→ Objective
Edit the records below by replacing every instance of "camera" with "viewer" and leaving the rest of the text unchanged. Omit the pictures from your answer.

→ Data listing
------

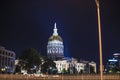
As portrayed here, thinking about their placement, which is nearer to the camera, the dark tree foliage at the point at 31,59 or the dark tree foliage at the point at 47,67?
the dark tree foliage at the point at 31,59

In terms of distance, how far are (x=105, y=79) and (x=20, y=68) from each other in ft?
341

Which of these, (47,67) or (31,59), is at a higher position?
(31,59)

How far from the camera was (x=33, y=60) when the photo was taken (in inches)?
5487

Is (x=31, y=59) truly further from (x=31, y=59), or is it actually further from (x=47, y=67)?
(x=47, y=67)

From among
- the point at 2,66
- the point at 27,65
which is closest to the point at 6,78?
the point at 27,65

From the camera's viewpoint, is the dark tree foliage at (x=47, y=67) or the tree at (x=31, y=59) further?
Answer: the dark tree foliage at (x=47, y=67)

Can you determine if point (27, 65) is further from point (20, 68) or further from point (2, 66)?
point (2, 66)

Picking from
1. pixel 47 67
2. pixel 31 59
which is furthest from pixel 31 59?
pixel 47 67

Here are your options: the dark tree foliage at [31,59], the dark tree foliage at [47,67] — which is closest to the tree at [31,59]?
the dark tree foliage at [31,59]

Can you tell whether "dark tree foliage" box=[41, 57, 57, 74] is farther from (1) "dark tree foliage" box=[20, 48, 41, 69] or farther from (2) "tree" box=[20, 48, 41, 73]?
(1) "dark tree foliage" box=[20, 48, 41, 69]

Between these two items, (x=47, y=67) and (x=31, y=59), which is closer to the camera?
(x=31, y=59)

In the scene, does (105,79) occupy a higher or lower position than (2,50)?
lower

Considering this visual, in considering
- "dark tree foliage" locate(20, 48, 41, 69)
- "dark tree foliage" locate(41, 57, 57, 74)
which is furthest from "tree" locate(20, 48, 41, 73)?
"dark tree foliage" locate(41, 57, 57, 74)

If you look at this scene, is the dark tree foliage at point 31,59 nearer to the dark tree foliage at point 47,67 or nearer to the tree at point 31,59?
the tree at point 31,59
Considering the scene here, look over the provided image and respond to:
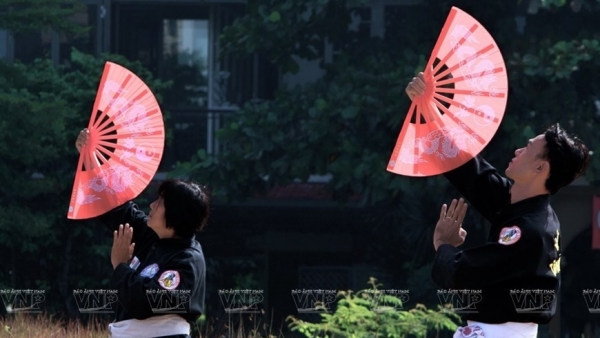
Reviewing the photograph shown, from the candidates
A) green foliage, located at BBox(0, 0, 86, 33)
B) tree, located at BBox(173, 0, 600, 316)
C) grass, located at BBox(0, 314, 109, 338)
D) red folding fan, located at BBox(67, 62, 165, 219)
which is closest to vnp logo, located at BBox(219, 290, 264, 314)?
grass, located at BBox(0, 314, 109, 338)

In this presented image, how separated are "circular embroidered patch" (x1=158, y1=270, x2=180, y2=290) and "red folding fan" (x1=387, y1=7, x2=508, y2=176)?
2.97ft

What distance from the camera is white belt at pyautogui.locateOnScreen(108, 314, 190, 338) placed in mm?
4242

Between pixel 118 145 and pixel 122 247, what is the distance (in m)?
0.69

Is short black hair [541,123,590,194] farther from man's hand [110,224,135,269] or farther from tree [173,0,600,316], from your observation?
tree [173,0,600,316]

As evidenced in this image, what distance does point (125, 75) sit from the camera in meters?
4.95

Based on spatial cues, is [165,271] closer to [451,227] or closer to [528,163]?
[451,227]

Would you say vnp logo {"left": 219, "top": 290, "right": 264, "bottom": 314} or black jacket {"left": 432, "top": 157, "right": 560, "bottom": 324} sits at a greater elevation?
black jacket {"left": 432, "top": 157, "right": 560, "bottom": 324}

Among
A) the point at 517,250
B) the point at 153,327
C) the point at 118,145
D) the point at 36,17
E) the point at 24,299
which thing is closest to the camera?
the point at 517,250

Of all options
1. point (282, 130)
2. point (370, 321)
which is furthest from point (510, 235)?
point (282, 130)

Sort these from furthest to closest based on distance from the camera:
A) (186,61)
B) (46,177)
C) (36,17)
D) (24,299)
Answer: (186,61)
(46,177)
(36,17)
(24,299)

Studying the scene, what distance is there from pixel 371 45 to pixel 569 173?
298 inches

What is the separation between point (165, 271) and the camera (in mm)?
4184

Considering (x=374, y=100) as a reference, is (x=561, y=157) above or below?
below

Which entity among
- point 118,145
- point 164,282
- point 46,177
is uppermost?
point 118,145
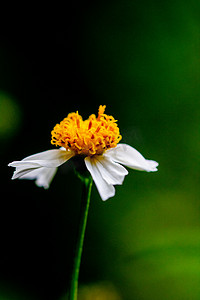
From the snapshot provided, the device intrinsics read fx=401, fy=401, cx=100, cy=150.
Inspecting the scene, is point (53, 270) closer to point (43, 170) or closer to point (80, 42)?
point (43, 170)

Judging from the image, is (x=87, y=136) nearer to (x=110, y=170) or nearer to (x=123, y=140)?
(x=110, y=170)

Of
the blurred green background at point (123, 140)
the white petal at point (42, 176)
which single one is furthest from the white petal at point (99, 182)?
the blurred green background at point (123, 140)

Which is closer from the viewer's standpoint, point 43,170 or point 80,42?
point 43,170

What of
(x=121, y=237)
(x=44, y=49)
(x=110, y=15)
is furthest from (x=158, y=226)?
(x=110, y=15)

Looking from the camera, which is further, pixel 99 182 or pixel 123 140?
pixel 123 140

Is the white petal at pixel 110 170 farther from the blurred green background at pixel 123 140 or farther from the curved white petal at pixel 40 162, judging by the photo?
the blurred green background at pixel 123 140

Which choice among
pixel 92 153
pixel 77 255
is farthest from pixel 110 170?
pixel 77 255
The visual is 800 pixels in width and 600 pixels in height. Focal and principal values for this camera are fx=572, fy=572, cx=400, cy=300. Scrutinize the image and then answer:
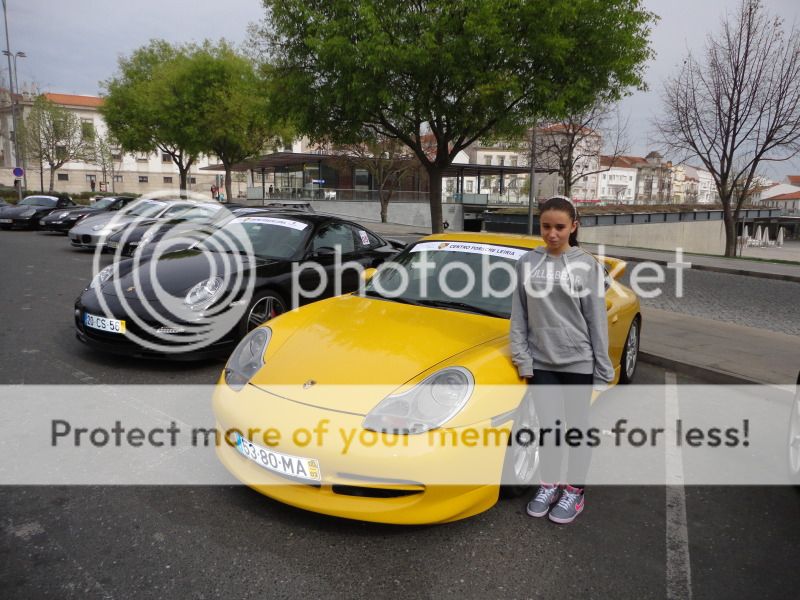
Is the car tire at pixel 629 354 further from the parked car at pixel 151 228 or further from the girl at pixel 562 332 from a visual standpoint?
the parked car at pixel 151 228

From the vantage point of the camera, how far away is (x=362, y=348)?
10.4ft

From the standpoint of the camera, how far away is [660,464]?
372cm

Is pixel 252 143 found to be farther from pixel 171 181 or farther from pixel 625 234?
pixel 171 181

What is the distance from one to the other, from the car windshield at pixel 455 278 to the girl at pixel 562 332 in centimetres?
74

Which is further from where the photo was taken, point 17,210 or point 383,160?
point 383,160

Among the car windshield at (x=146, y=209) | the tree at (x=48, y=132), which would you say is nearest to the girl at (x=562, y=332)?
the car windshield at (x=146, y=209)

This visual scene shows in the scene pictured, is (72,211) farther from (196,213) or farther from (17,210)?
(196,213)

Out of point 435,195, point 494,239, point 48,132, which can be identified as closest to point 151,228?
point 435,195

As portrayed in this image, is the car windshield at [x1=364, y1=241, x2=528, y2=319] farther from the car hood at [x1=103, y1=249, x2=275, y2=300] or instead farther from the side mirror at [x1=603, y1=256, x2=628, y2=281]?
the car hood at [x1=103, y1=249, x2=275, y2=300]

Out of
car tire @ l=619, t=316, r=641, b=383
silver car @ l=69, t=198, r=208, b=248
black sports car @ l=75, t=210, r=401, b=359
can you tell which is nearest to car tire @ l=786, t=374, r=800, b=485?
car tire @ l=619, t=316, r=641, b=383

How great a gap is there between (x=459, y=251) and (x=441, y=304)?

------

→ Final result
As portrayed here, thinking about their placement, which is nearer to the viewer, the dark tree foliage at the point at 31,59 or the dark tree foliage at the point at 47,67?
the dark tree foliage at the point at 31,59

In terms of distance, how far are (x=105, y=79) and (x=20, y=68) from each other in ft?
341

Which of these, (47,67) or (31,59), is at a higher position?
(31,59)

How far from the viewer was (x=33, y=60) when the photo was taken (in inches)?
5487

Is (x=31, y=59) truly further from (x=31, y=59), or is it actually further from (x=47, y=67)?
(x=47, y=67)

From among
- the point at 2,66
- the point at 27,65
which is closest to the point at 6,78?
the point at 27,65

From the viewer's viewpoint, is the dark tree foliage at (x=47, y=67) or the tree at (x=31, y=59) further?
Answer: the dark tree foliage at (x=47, y=67)

Can you determine if point (27, 65) is further from point (20, 68) or further from point (2, 66)?
point (2, 66)

Picking from
1. pixel 47 67
2. pixel 31 59
which is furthest from pixel 31 59?
pixel 47 67

Here are your options: the dark tree foliage at [31,59], the dark tree foliage at [47,67] — which is closest to the tree at [31,59]?
the dark tree foliage at [31,59]

Can you tell whether "dark tree foliage" box=[41, 57, 57, 74] is farther from (1) "dark tree foliage" box=[20, 48, 41, 69] or farther from (2) "tree" box=[20, 48, 41, 73]?
(1) "dark tree foliage" box=[20, 48, 41, 69]

Between these two items, (x=47, y=67) and (x=31, y=59), which is closer to the viewer?
(x=31, y=59)

In the scene, does (105,79) occupy a higher or lower position than (2,50)?
lower

Considering this visual, in considering
- "dark tree foliage" locate(20, 48, 41, 69)
- "dark tree foliage" locate(41, 57, 57, 74)
which is furthest from "tree" locate(20, 48, 41, 73)?
"dark tree foliage" locate(41, 57, 57, 74)

If you look at this scene, is the dark tree foliage at point 31,59 nearer to the dark tree foliage at point 47,67 or nearer to the tree at point 31,59?
the tree at point 31,59
Considering the scene here, look over the provided image and respond to:
Reviewing the photograph shown, from the candidates
A) green foliage, located at BBox(0, 0, 86, 33)
B) tree, located at BBox(173, 0, 600, 316)
C) grass, located at BBox(0, 314, 109, 338)
D) red folding fan, located at BBox(67, 62, 165, 219)
which is closest to vnp logo, located at BBox(219, 290, 264, 314)?
grass, located at BBox(0, 314, 109, 338)

In this presented image, how separated are "circular embroidered patch" (x1=158, y1=270, x2=180, y2=290) and "red folding fan" (x1=387, y1=7, x2=508, y2=176)?
2.97ft

What distance from the viewer is white belt at pyautogui.locateOnScreen(108, 314, 190, 338) placed in mm?
4242

Between pixel 118 145 and pixel 122 247, what is the distance (in m)?
0.69

Is short black hair [541,123,590,194] farther from man's hand [110,224,135,269] or farther from tree [173,0,600,316], from your observation?
tree [173,0,600,316]

As evidenced in this image, what distance does point (125, 75) sit from the viewer in meters?
4.95

Based on spatial cues, is [165,271] closer to [451,227] or closer to [528,163]?
[451,227]

Would you say vnp logo {"left": 219, "top": 290, "right": 264, "bottom": 314} or black jacket {"left": 432, "top": 157, "right": 560, "bottom": 324} sits at a greater elevation?
black jacket {"left": 432, "top": 157, "right": 560, "bottom": 324}

Among
A) the point at 517,250
B) the point at 153,327
C) the point at 118,145
D) the point at 36,17
E) the point at 24,299
which thing is closest to the viewer?
the point at 517,250

Of all options
1. point (282, 130)
2. point (370, 321)
which is furthest from point (510, 235)?
point (282, 130)

Sort these from furthest to closest based on distance from the viewer:
A) (186,61)
B) (46,177)
C) (36,17)
D) (24,299)
Answer: (186,61)
(46,177)
(36,17)
(24,299)

Studying the scene, what distance is there from pixel 371 45 to pixel 569 173?
298 inches

What is the separation between point (165, 271) and the viewer (in mm)?
4184

Considering (x=374, y=100) as a reference, is (x=561, y=157) above or below?
below

Which entity among
- point 118,145
- point 164,282
- point 46,177
is uppermost?
point 118,145
From the snapshot provided, the device intrinsics read fx=401, fy=401, cx=100, cy=150.
Inspecting the scene, is point (53, 270) closer to point (43, 170) or closer to point (80, 42)?
point (43, 170)

Judging from the image, is (x=87, y=136) nearer to (x=110, y=170) or nearer to (x=123, y=140)?
(x=110, y=170)

Of
the blurred green background at point (123, 140)
the white petal at point (42, 176)
which single one is furthest from the white petal at point (99, 182)?
the blurred green background at point (123, 140)

Which is closer from the viewer's standpoint, point 43,170 or point 80,42?
point 43,170

What of
(x=121, y=237)
(x=44, y=49)
(x=110, y=15)
is furthest from (x=158, y=226)?
(x=110, y=15)

Looking from the viewer, which is further, pixel 99 182 or pixel 123 140?
pixel 123 140

Is the white petal at pixel 110 170 farther from the blurred green background at pixel 123 140 or farther from the curved white petal at pixel 40 162, judging by the photo?
the blurred green background at pixel 123 140

Which choice among
pixel 92 153
pixel 77 255
is farthest from pixel 110 170?
pixel 77 255
The visual is 800 pixels in width and 600 pixels in height. Focal and principal values for this viewer are fx=572, fy=572, cx=400, cy=300. Scrutinize the image and then answer:
Is the car tire at pixel 629 354 further from the parked car at pixel 151 228 or further from the girl at pixel 562 332 from a visual standpoint?
the parked car at pixel 151 228

From the vantage point of the viewer, how far away is (x=362, y=348)?
10.4ft

From the standpoint of the viewer, how far away is [660,464]?
372cm

Is pixel 252 143 found to be farther from pixel 171 181 or farther from pixel 625 234?
pixel 171 181

What is the distance from one to the other, from the car windshield at pixel 455 278 to the girl at pixel 562 332 in centimetres?
74

Which is further from where the photo was taken, point 17,210 or point 383,160?
point 383,160

Among the car windshield at (x=146, y=209) | the tree at (x=48, y=132), which would you say is nearest to the girl at (x=562, y=332)?
the car windshield at (x=146, y=209)

This visual scene shows in the scene pictured, is (72,211) farther from (196,213) or farther from (17,210)?
(196,213)

Out of point 435,195, point 494,239, point 48,132, which can be identified as closest to point 151,228?
point 435,195

As portrayed in this image, is the car windshield at [x1=364, y1=241, x2=528, y2=319] farther from the car hood at [x1=103, y1=249, x2=275, y2=300] or instead farther from the side mirror at [x1=603, y1=256, x2=628, y2=281]?
the car hood at [x1=103, y1=249, x2=275, y2=300]

Out of
car tire @ l=619, t=316, r=641, b=383
silver car @ l=69, t=198, r=208, b=248
black sports car @ l=75, t=210, r=401, b=359
can you tell which is nearest to car tire @ l=786, t=374, r=800, b=485?
car tire @ l=619, t=316, r=641, b=383

How great a gap is there between (x=459, y=251) and (x=441, y=304)?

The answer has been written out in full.